(Saved data entries)
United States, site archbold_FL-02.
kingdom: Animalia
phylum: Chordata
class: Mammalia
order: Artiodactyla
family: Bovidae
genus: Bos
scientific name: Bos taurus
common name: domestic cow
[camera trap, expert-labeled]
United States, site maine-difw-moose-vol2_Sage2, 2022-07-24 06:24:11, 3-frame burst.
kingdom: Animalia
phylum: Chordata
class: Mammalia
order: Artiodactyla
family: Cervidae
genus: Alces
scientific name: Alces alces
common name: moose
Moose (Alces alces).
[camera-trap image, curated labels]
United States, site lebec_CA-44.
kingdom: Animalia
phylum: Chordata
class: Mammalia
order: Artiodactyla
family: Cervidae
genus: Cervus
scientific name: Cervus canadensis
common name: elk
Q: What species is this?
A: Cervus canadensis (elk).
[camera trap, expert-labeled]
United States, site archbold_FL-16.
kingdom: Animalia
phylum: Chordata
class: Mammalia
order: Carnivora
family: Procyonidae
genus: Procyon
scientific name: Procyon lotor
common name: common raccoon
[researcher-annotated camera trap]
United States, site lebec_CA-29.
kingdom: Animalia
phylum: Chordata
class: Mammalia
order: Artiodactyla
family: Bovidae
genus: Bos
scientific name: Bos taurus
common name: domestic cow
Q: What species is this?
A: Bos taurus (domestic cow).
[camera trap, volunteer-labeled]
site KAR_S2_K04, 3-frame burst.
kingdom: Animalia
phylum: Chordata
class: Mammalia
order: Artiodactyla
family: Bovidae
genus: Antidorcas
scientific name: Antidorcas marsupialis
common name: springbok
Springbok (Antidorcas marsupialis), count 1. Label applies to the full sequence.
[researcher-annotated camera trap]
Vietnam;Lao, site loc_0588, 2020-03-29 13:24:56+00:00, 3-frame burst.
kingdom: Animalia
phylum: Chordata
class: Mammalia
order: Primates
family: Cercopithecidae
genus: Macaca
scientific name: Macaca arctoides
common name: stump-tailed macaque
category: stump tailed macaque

# Activity
An exact repeat of the lines from the one containing "[camera-trap image, curated labels]" through the final line of the entries is the whole answer.

# Response area
[camera-trap image, curated labels]
United States, site lebec_CA-44.
kingdom: Animalia
phylum: Chordata
class: Mammalia
order: Artiodactyla
family: Cervidae
genus: Cervus
scientific name: Cervus canadensis
common name: elk
Q: What species is this?
A: Cervus canadensis (elk).
[camera trap, expert-labeled]
United States, site archbold_FL-16.
kingdom: Animalia
phylum: Chordata
class: Mammalia
order: Carnivora
family: Procyonidae
genus: Procyon
scientific name: Procyon lotor
common name: common raccoon
[researcher-annotated camera trap]
United States, site lebec_CA-29.
kingdom: Animalia
phylum: Chordata
class: Mammalia
order: Artiodactyla
family: Bovidae
genus: Bos
scientific name: Bos taurus
common name: domestic cow
Q: What species is this?
A: Bos taurus (domestic cow).
[camera trap, volunteer-labeled]
site KAR_S2_K04, 3-frame burst.
kingdom: Animalia
phylum: Chordata
class: Mammalia
order: Artiodactyla
family: Bovidae
genus: Antidorcas
scientific name: Antidorcas marsupialis
common name: springbok
Springbok (Antidorcas marsupialis), count 1. Label applies to the full sequence.
[researcher-annotated camera trap]
Vietnam;Lao, site loc_0588, 2020-03-29 13:24:56+00:00, 3-frame burst.
kingdom: Animalia
phylum: Chordata
class: Mammalia
order: Primates
family: Cercopithecidae
genus: Macaca
scientific name: Macaca arctoides
common name: stump-tailed macaque
category: stump tailed macaque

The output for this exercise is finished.